== AIM OF THE EXERCISE ==
Collect every line below that contains the word "tree". Case counts, so match only that exact capitalization.

----

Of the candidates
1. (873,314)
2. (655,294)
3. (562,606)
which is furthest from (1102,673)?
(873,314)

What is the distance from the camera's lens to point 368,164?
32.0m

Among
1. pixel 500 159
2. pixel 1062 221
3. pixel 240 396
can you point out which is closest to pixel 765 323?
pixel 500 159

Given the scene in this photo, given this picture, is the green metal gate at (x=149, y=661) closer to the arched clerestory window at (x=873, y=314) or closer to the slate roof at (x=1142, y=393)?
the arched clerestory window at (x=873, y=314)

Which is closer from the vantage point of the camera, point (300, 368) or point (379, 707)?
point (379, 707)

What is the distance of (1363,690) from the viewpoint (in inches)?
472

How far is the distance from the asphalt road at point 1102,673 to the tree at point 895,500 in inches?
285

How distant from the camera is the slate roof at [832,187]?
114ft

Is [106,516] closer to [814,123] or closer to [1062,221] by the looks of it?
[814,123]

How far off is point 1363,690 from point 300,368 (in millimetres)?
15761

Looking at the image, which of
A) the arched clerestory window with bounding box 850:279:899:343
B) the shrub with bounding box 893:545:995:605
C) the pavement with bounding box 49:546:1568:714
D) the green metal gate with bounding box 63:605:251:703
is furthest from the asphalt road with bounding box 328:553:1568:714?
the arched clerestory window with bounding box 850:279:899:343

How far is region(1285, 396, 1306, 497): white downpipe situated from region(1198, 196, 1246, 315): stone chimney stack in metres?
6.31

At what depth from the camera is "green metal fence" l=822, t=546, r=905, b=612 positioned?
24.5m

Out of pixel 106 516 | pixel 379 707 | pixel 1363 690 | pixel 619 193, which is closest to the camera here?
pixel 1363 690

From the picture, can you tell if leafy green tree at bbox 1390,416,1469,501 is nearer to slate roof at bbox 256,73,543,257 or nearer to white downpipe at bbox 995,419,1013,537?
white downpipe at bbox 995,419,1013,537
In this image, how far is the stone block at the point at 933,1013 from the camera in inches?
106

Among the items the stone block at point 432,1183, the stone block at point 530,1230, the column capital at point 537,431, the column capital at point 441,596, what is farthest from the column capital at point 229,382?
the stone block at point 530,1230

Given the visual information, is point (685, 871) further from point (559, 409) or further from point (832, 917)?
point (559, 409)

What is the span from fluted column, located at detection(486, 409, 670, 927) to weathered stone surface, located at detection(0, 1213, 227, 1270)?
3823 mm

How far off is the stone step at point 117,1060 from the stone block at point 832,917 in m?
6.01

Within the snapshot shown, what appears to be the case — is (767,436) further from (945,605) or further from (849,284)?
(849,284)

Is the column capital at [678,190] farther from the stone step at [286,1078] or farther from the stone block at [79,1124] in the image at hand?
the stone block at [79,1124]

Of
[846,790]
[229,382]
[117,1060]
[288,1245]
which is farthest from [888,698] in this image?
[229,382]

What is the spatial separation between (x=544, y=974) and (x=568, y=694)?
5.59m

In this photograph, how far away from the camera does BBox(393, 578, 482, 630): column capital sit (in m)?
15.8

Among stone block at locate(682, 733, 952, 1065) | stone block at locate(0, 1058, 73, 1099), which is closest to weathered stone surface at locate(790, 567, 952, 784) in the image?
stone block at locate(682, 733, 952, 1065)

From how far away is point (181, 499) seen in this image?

----

== OUTPUT OF THE TASK ==
How far is the distance from the asphalt road at point 1102,673 to the tree at point 895,500 in inches?
From the picture, can you tell if leafy green tree at bbox 1390,416,1469,501 is nearer to slate roof at bbox 256,73,543,257 or nearer to white downpipe at bbox 995,419,1013,537?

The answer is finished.